Posted 05 July 2011 - 07:49 AM

Normally I am not much of a visual thinker but I can't seem to understand what you are looking for. Its obvious that you are not trying to make a circle because your control point at the center would curve inward rather than outward like a circle would. (besides the location of control pointers to approximate conic sections is a well understood problem and you can find articles on the subject).

so it sounds like your problem is:

You have two anchor pointer P0 and P2 laying on a circle C such that P0 != P2. At the moment you have P1 at the center of C but this is causing problems because the curve is too sharp. So you would like to place P1 proportionally closer to the anchor points.

So you plan was to find the midpoint M between P0 and P2, find the line passing between this midpoint and the center of C.

This seems pretty easy (and linear so there should be no need for sqrts.

Finding the midpoint is pretty easy, you can either find the average of the components OR you can use linerar interpolation. since we will need linear interpolation to find the point between the midpoint and the center it makes sense to just use it for both applications.

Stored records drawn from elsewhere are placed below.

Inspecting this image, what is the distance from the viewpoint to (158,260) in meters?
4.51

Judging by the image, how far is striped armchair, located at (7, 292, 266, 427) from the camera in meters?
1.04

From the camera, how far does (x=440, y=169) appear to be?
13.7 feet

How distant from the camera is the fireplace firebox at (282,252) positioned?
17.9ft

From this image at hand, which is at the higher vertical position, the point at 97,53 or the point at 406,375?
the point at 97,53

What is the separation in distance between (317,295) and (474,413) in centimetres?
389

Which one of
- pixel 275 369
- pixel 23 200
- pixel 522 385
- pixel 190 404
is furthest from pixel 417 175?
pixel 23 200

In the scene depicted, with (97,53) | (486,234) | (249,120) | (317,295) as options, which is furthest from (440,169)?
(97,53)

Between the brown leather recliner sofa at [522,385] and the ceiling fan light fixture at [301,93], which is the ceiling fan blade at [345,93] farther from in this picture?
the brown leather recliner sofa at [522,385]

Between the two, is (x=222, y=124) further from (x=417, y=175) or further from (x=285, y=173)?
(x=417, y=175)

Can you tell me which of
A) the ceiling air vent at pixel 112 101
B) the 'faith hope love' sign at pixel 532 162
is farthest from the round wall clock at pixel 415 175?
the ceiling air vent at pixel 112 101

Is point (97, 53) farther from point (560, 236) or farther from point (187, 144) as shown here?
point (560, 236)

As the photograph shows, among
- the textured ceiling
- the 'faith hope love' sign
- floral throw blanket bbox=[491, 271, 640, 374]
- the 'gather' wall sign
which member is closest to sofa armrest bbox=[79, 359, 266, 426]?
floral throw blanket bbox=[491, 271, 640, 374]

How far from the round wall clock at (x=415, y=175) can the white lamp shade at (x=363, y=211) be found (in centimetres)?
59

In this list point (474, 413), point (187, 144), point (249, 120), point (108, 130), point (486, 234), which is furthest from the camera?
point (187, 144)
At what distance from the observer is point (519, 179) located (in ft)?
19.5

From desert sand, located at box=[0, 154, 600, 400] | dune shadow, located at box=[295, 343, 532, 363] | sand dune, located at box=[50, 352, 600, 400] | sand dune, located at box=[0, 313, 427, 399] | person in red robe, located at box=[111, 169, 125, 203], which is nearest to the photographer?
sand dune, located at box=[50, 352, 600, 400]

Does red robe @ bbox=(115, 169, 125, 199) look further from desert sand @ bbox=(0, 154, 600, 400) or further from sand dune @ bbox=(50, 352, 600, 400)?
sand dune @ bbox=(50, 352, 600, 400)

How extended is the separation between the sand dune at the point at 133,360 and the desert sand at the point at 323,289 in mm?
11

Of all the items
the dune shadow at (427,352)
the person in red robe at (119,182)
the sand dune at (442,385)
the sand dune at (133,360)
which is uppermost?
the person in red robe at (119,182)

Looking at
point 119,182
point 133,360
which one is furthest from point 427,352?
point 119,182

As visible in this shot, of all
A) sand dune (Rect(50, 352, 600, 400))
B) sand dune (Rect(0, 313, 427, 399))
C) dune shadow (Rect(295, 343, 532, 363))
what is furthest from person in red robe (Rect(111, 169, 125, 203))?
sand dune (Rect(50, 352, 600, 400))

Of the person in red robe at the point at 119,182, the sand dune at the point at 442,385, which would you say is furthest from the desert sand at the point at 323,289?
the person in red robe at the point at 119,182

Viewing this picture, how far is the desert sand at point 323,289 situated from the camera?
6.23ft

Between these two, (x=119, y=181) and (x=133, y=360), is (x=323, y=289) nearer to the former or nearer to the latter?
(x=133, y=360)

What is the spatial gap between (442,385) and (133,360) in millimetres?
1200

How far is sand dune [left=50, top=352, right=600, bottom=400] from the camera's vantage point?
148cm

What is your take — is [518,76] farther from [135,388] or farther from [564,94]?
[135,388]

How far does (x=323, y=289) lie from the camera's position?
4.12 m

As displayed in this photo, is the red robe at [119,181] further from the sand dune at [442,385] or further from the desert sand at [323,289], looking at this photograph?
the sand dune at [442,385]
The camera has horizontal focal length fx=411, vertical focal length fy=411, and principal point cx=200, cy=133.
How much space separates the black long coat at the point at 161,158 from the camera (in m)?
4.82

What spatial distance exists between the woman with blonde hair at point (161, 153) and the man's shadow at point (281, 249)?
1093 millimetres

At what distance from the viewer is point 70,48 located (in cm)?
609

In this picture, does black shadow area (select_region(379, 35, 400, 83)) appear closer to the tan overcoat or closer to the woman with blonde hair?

(note I have not put any of this code though a compiler so if it is broken Let me know and I will help you fix).

```Coordinate linearInterp(Coordinate pFrom, Coordinate pTo, double s) {
Coordinate point;
point.x = (pTo.x - pFrom.x)*s + pFrom.x;
point.x = (pTo.y - pFrom.y)*s + pFrom.y;
return point;
}
...
Coordinate midpoint = linearInterp(P0, P2, 0.5);
P1 = linearInterp(center, midpoint, weight);
// Note Weight = 0 puts P1 at the center,
//      weight = 1 put P1 at the midpoint,
//      weight between 0 and 1 puts P1
//      proportionally between the center and the midpoint
//      so for example .25 is 25% of the way, .5 50% etc.
```

Of course I may be way off on what you are trying to do. But I hope that this helps.